Schweres Erdbeben in Japan: Mindestens ein Toter und viele Vermisste in eingestürztem Einkaufszentrum
Wichtige Fakten
- • Stärke 6.8 laut USGS, Shindo 7.
- • Ein Toter durch Hauseinsturz in Kumamoto.
- • Aeon Mall: Explosion nach Gasleck, viele Tote befürchtet.
- • Rund 48.000 Haushalte ohne Strom.
- • Atomkraftwerke melden keine Auffälligkeiten.
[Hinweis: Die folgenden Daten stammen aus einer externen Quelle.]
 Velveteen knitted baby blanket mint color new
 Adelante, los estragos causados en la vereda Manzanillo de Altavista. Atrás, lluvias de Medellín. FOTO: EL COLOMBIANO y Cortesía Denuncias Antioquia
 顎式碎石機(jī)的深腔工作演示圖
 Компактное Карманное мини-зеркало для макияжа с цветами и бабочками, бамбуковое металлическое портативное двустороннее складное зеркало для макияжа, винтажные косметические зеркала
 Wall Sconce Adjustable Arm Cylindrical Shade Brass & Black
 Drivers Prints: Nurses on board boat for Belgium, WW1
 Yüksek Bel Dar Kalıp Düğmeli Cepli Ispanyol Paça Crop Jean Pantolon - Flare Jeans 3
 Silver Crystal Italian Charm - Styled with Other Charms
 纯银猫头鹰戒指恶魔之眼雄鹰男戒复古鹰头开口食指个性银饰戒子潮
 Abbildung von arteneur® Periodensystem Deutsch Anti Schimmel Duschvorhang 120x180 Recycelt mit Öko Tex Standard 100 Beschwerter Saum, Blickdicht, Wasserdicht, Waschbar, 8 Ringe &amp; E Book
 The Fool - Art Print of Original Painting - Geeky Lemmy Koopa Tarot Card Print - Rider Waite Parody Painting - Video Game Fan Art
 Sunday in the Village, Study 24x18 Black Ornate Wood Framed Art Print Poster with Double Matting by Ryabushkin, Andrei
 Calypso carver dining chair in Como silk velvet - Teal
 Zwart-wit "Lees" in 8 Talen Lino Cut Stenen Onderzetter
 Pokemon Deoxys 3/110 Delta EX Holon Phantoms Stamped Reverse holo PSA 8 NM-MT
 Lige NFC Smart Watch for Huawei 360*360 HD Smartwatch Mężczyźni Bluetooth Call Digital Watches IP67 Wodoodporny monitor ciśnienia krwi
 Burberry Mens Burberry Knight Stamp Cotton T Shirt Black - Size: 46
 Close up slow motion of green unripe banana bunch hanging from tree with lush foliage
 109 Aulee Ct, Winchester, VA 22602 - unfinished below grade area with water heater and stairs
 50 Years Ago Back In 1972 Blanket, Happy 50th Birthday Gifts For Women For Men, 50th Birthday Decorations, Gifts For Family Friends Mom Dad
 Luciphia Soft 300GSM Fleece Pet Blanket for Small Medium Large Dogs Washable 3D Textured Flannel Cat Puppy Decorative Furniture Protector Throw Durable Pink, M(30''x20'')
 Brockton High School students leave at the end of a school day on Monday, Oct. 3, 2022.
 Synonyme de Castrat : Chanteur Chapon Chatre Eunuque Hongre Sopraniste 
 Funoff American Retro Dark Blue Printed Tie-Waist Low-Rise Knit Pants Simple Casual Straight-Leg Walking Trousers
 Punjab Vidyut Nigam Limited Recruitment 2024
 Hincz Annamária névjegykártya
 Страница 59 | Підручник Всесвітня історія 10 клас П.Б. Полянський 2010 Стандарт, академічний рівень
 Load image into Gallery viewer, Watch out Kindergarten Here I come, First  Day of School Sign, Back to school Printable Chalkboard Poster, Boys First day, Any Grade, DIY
Mindestens ein Todesopfer und viele Vermisste
Ein schweres Erdbeben der Stärke 6,8 (USGS) hat am 28. Juli 2026 die japanische Insel Kyushu erschüttert. Die japanische Wetterbehörde maß die höchste Stufe 7 auf der Shindo-Skala. Mindestens ein Mensch kam ums Leben, als ein Haus in der Präfektur Kumamoto einstürzte, berichtet Kyodo News. Rund 100 Menschen wurden nach Angaben des Senders NHK verletzt.
Dramatische Lage in der Aeon Mall
Besonders betroffen ist die Aeon Mall in Kashima, wo es nach dem Beben zu einer Explosion kam. Laut einem Regierungsbeamten wurde ein Gasleck gemeldet. Die Zahl der Todesopfer könnte laut Sendern wie TBS und TV Asahi beträchtlich sein. Rettungskräfte suchen weiter nach Überlebenden, zehn Menschen gelten noch als vermisst.
In der Präfektur Kumamoto fiel bei rund 48.000 Haushalten der Strom aus, ein Güterzug entgleiste, und die Startbahn des Flughafens Aso blieb gesperrt. Die Atomanlagen in der Region blieben unbeschädigt.